(SELECTION)
|---|
Acts 3: 12-19
A Verification of Our Easter Faith
Behold the man who used to sit and ask for money at the gate of the temple; all the people were filled with wonder and amazement at what had happened to him. Behold the man—who left everyone astonished. Behold the man—who is in perfect health in the presence of all of the people in public. Behold the man—who has been cured. Behold the man—who proclaims the Easter faith.
Unlike all the people who were amazed, the Roman authorities were much annoyed. While the Roman people scheme for “how” and “what,” Peter, in today’s passage in verse 19, reminds the people who were amazed by the man—“Repent, therefore, and turn to God so that your sins may be wiped.”
What I’d like to focus on is what a sin really means in Peter’s context—within the context of the Roman empire. The crowd of people did not know that such life--conforming to the Roman power arrangement and seeking Roman affirmation--toward the Roman empire was a sin. It just seemed to them like the norm.
|---|
(RECORDED DATA)
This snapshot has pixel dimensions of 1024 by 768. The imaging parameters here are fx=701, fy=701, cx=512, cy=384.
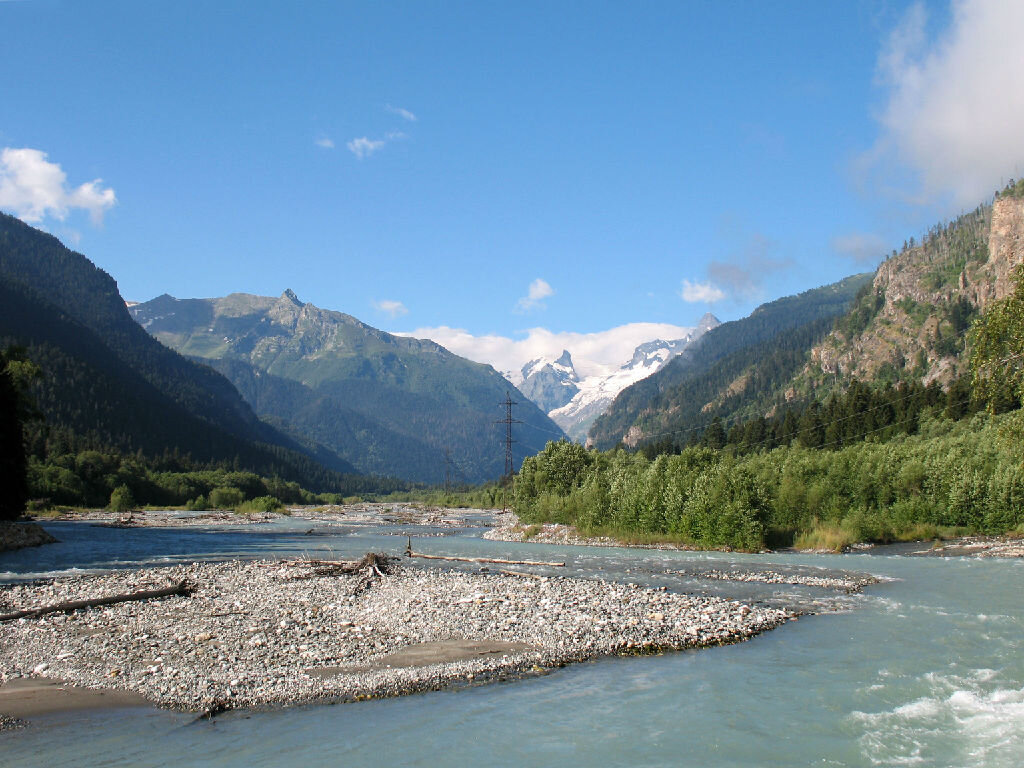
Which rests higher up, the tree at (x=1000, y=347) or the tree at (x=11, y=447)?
|---|
(INSTRUCTIONS)
**1)** Could you repeat the stretch of the Acts 3 sermon from "Unlike all the" through "like the norm." word for word?
**2)** Can you write the next part of the Acts 3 sermon, picking up right after its final sentence?

(RESPONSE LIST)
**1)**
Unlike all the people who were amazed, the Roman authorities were much annoyed. While the Roman people scheme for “how” and “what,” Peter, in today’s passage in verse 19, reminds the people who were amazed by the man—“Repent, therefore, and turn to God so that your sins may be wiped.”
What I’d like to focus on is what a sin really means in Peter’s context—within the context of the Roman empire. The crowd of people did not know that such life--conforming to the Roman power arrangement and seeking Roman affirmation--toward the Roman empire was a sin. It just seemed to them like the norm.

**2)**
However, the danger of such normality within the Roman empire only became evident to them when they saw the Easter guy dancing and leaping and praising God. That man seems like nobody and a beggar on the street; however, he is the one who not only shakes, challenges, and interrupts the power and order of the empire but also cracks and brings a new world and new times of refreshing.
In the passage, Peter reminds us that we are witnesses to the resurrection of Jesus. The work of witnesses is not just talking about the idea of resurrection. Rather it is about the walk, the dance, and the leap, and the jump for newness given by the Spirit. So, to become witnesses of the Easter faith is practice. It is engagement with the world that the world may be free and whole. Becoming a witness is an act of refusal, and stop running for the rat race in the real world and probe possibilities beyond what the world says is possible and permissible—going beyond and above what the world says. “It is what it is; this is the way things are.”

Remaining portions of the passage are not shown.